Последние дни Джека Спаркса (Арнопп) - страница 187

Только когда в памяти всплывает душевая кабина, переполненная кровью, у меня появляются силы что-то предпринять, хотя бы ради того, чтобы задавить это воспоминание. Я слишком хорошо понимаю, что стоит мне начать рыдать по Бекс, я могу никогда не остановиться.

Так что я заставляю себя сесть, кряхтя от боли из-за тысячи кроулианских порезов, и подтягиваю колени к груди, как бы защищаясь от того, что ждет впереди.

Только тогда я открываю глаза.

Ада нет. По крайней мере, нет его вокруг меня. Под пепельным небом густая чаща серых лесов тянется к горизонту, изрубленному холмами. (Элеанор: Несмотря на боль, я ужасно стараюсь писать как можно лучше. Я ведь действительно хочу, чтобы меня запомнили как хорошего писателя. Но сейчас я сомневаюсь в каждом своем шаге, так что, если ты заметишь что-то неудачное, пожалуйста, измени или удали. Я доверяю твоему вкусу.)

Я сижу на заросшем травой обрыве, расстояние до земли – примерно с два дерева. Этот массив непроходимого леса слишком безжизненный и угрюмый для Калифорнии. Но с чего бы мне возвращаться обратно в Калифорнию? Ведь только что я, кажется, побывал в 1983 году в Саффолке. Мне вспоминаются слова Тони Бонелли: «Она может все, Джек. Все. Она может отправить тебя куда угодно, в любой момент».

В любой момент.

Деревья голы и тянутся к небу кривыми…

Кривыми узловатыми пальцами.

Но нет, возможно, я ошибаюсь. Пейзажи часто похожи друг на друга. Я могу быть где угодно.

Только я качусь по проложенным рельсам.
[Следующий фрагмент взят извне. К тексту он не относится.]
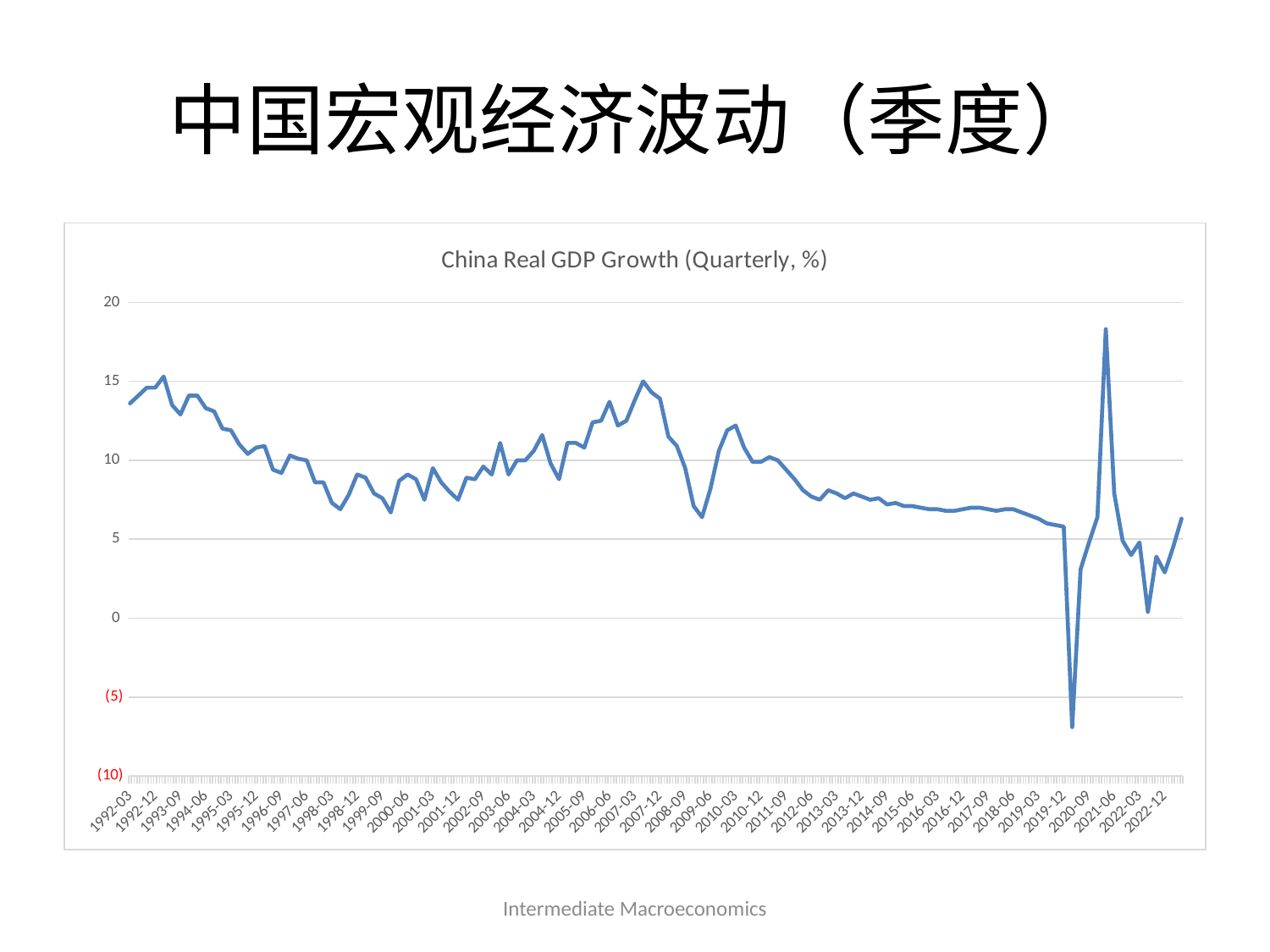
What is the title of the chart? China Real GDP Growth (Quarterly, %) Which is larger, the value for 1992-03 or the value for 2019-12? 1992-03 How many data series (lines) are plotted on the chart? 1 Is the value for 2016-03 greater or less than 5? greater What kind of chart is shown on the slide? line chart Do the values generally rise or fall from 1992-03 to 1998-03? fall Is the lowest value on the chart greater or less than 0? less Is the value for 1992-03 greater or less than 10? greater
За каждым событием есть своя безумная причина.

Я разворачиваюсь на холодной почве и вижу тыльную стену церкви.

Здание нависает прямо надо мной. Шпиль указует к небесам. Цветные стекла витража прозрачны в своенравных лучах солнца.

Мне не по себе, но в то же время есть некое странное успокоение в том, что я оказался в знакомом месте.

Я все еще сжимаю в руке телефон. Он сообщает мне время: два часа тридцать шесть минут… тридцать первого октября.

Хэллоуин. День, который я твердо намеревался оставить в прошлом.

Мой череп стягивает невидимым обручем, пока я рассматриваю сцену, изображенную цветными стеклами витража. Иисус в пустыне. Из глубин памяти всплывает комментарий отца Примо Ди Стефано: «Это Христос во время сорокадневного поста в пустыне».

Я выдержал двадцать дней после Хэллоуина. И вернулся сейчас на двадцать дней назад. Остается вычислить сумму слагаемых.

Лучше не думать о себе в контексте Иисуса Христа. Ае только этого и надо.

Из глубины церкви слышится смех. Безудержный гортанный хохот, выплеснувшийся, как вулканическая лава. Он заставляет меня остолбенеть.